» TEKS PILIHAN:

*-*-*

Waktu dan Modernitas

Waktu dan Modernitas

Oleh : Armansyah

Bacalah dengan nama Tuhanmu Yang menciptakan, Dia ciptakan manusia dari segumpal darah. Bacalah karena Tuhanmu itu sangat mulia Yang mengajar dengan Qalam. Dia mengajar manusia apa yang mereka tidak tahu (QS AL-Alaq (96) : 1 s/d 5)

Perintah berpikir adalah perintah Allah dalam al-Qur’an, salah satunya silahkan lihat kembali akhir surah Yuunus ayat 5 : “Liqowmi ya’lamun” yang artinya, “Dia menjelaskan ayat-ayatNya bagi kaum yang mau mengetahui”. Ayat tersebut berlaku secara menyeluruh tanpa terkecuali, entah itu dalam aspek kehidupan beragama maupun bermasyarakat. Akal diberikan oleh Allah untuk berpikir, membedakan mana yang salah dan mana yang benar. Tanpa akal, manusia tidak lebih dari sekedar hewan yang tidak pernah memikirkan benar salah tindakannya bahkan mungkin jauh lebih sesat daripada itu. Allah telah mengutus para Nabi dan Rasul kedunia untuk memberikan petunjuk kepada manusia agar memilih jalan kebenaran, dan petunjuk Allah itu hanya bisa diterima oleh orang-orang yang mau untuk berpikir tentang hakikat kebenaran sejati.

Dan berpikir yang benar didalam penerimaan tersebut adalah berpikir yang tidak hanya merenung atau asal-asalan, namun berusaha untuk mengerti, mempelajari, menyelidiki, memahami serta mengamalkan dan alat untuk itu semua adalah akal. Menisbikan peranan akal pikiran untuk menggapai keimanan sama sekali tidak layak kita terapkan, sebab hal ini akan menyamakan kedudukan kita dengan para penyembah berhala yang tidak pernah mau tahu tentang benar salahnya keimanan mereka, yang jelas mereka harus menerima dan yakin. Jika sudah begini untuk apa wahyu diturunkan ? Untuk apa para Nabi dan Rasul diutus ? Untuk apa Tuhan menciptakan manusia ? Untuk apa Tuhan melimpahkan akal ? serta untuk apa Tuhan menjadikan kebenaran dan kebatilan ?

*-*-*

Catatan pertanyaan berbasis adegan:
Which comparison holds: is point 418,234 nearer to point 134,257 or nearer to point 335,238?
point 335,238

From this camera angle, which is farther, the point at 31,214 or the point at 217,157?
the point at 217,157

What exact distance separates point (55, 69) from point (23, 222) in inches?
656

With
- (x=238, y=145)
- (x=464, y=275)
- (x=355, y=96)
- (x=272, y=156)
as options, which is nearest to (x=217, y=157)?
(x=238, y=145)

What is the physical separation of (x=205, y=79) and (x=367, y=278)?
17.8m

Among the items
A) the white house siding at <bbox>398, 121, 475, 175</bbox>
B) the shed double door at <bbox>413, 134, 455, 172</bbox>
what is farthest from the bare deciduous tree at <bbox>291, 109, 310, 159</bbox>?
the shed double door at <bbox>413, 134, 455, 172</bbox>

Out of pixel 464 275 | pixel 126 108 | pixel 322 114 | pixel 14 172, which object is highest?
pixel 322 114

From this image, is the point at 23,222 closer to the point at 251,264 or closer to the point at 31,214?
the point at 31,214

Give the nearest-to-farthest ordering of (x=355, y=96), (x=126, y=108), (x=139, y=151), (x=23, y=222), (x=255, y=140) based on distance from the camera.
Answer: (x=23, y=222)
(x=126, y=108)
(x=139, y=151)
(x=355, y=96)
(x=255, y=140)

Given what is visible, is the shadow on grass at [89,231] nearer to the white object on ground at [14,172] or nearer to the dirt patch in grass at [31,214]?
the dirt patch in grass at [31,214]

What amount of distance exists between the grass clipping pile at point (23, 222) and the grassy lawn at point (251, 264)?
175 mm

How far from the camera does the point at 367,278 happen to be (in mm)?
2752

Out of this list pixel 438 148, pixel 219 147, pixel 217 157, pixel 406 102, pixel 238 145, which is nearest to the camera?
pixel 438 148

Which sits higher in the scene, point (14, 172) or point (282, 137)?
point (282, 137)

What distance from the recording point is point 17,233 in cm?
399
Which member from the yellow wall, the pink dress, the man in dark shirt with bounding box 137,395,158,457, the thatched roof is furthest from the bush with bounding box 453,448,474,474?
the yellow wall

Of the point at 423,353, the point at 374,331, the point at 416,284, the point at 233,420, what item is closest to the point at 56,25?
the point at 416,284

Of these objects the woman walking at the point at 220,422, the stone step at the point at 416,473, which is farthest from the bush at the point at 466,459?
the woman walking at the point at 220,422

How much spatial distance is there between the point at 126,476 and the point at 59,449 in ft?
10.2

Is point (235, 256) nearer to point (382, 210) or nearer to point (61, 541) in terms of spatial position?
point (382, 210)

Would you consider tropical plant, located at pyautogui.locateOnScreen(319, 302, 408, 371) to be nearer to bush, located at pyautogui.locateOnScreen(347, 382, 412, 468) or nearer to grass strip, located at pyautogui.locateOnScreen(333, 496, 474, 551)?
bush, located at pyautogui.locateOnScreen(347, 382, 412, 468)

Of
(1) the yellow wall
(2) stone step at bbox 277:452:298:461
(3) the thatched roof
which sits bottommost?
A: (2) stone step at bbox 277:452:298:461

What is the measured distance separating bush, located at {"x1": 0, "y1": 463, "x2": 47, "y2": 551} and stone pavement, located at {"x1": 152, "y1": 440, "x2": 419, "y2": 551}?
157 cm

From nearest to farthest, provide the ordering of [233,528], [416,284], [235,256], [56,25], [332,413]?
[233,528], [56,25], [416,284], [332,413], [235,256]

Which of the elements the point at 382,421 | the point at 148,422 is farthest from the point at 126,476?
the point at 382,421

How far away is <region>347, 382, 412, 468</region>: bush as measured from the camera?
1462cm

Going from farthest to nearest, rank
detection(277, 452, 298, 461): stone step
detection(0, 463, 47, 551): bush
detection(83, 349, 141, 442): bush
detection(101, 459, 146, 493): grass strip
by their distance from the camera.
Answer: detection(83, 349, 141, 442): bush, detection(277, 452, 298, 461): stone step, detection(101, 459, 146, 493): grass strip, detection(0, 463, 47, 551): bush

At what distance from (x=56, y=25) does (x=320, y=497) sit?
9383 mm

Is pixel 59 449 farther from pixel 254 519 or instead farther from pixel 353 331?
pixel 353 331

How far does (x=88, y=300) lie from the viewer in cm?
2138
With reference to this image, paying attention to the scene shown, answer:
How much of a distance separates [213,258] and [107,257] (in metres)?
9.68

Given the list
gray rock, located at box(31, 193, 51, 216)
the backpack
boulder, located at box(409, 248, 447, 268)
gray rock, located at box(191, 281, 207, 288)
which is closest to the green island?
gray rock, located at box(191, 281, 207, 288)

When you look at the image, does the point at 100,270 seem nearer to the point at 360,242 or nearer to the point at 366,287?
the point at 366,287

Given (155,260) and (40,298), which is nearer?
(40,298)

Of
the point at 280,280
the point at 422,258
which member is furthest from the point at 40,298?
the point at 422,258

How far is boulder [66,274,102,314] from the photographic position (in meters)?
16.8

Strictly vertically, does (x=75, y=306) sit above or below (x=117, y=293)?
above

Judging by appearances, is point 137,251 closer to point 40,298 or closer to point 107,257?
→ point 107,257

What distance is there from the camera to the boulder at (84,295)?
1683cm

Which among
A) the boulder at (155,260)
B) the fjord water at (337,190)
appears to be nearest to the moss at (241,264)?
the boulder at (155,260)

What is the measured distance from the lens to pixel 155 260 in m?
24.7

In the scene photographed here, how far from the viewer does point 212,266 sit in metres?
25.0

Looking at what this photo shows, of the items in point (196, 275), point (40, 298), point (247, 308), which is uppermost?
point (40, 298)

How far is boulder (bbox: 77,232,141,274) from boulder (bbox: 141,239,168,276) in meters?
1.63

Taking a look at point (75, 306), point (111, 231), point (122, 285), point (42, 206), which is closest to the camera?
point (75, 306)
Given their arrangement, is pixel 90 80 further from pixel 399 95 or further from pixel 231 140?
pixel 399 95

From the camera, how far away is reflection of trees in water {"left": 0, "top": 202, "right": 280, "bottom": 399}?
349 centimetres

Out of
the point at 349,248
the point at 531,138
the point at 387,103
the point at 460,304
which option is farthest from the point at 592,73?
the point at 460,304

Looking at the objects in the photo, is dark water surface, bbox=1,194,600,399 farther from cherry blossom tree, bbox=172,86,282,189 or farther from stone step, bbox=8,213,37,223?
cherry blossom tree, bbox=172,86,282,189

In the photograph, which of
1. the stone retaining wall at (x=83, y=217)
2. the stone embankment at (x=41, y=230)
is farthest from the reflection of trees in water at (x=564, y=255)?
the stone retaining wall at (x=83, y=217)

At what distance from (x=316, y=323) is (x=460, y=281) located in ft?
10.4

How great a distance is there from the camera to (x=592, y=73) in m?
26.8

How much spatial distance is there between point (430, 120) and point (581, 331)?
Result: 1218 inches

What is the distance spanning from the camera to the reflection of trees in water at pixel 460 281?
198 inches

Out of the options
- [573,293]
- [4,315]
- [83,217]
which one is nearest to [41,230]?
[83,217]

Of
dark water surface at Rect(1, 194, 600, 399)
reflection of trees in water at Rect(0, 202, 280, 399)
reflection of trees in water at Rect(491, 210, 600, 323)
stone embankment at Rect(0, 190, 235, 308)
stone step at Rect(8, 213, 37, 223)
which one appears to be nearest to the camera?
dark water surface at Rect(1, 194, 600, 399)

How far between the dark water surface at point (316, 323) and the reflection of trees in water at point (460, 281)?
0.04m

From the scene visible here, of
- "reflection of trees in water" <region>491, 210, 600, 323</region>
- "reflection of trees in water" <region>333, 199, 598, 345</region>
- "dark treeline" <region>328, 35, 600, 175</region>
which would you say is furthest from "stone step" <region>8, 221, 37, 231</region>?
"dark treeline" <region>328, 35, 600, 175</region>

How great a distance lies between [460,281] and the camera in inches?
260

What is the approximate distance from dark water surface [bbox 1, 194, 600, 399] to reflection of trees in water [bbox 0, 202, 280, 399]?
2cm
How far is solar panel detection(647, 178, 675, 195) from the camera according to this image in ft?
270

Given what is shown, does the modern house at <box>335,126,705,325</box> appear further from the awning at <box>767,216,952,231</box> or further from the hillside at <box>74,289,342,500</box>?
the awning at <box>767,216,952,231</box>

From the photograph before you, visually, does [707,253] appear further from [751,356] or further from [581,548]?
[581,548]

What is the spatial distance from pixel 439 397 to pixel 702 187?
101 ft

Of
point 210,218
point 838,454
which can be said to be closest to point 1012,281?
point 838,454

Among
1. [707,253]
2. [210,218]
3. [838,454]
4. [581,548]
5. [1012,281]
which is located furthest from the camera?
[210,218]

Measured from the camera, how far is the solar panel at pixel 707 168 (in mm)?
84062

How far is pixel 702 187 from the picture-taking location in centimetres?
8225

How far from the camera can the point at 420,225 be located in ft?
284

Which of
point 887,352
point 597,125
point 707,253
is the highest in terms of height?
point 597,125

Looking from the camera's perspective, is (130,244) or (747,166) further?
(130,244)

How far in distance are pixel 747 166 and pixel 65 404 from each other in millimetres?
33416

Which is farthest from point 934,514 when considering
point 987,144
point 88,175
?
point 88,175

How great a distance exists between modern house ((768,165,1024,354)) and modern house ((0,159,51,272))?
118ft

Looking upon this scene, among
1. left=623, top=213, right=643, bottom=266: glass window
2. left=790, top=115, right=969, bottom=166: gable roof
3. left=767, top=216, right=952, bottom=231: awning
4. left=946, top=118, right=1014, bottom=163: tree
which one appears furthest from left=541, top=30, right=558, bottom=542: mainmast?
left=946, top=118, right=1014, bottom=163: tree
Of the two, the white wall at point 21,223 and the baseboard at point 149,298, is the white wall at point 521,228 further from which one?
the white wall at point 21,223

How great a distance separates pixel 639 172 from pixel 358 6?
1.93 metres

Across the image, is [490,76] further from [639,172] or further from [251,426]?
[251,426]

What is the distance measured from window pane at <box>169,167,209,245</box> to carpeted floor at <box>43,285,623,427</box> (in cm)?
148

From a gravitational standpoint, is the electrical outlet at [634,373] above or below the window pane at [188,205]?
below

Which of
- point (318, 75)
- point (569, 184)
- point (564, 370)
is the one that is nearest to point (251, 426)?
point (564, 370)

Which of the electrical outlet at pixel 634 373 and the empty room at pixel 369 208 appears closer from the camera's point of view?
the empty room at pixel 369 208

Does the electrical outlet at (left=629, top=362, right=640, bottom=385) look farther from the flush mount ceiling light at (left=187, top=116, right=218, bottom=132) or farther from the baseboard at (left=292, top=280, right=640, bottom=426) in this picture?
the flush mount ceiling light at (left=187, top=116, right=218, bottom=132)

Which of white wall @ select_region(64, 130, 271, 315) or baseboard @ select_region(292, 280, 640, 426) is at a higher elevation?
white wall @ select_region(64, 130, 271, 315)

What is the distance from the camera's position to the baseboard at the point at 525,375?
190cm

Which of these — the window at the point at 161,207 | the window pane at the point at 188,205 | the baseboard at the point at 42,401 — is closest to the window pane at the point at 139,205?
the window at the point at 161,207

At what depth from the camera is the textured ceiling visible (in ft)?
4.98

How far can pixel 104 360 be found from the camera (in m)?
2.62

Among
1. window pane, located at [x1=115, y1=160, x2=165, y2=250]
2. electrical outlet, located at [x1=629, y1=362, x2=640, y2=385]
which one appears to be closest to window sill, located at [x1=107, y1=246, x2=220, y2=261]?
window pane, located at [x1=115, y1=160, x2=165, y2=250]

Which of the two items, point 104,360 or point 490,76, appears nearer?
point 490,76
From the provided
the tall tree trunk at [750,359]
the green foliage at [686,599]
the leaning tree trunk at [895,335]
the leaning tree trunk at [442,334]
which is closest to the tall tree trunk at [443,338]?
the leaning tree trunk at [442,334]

*-*-*

Cetaklah dengan tepat sebagian dari teks pilihan tentang waktu dan modernitas, mulai dari bagian yang memuat kata-kata "Perintah berpikir adalah" dan berakhir setelah kata-kata "hakikat kebenaran sejati.".

» PENYELESAIAN SOAL:
Perintah berpikir adalah perintah Allah dalam al-Qur’an, salah satunya silahkan lihat kembali akhir surah Yuunus ayat 5 : “Liqowmi ya’lamun” yang artinya, “Dia menjelaskan ayat-ayatNya bagi kaum yang mau mengetahui”. Ayat tersebut berlaku secara menyeluruh tanpa terkecuali, entah itu dalam aspek kehidupan beragama maupun bermasyarakat. Akal diberikan oleh Allah untuk berpikir, membedakan mana yang salah dan mana yang benar. Tanpa akal, manusia tidak lebih dari sekedar hewan yang tidak pernah memikirkan benar salah tindakannya bahkan mungkin jauh lebih sesat daripada itu. Allah telah mengutus para Nabi dan Rasul kedunia untuk memberikan petunjuk kepada manusia agar memilih jalan kebenaran, dan petunjuk Allah itu hanya bisa diterima oleh orang-orang yang mau untuk berpikir tentang hakikat kebenaran sejati.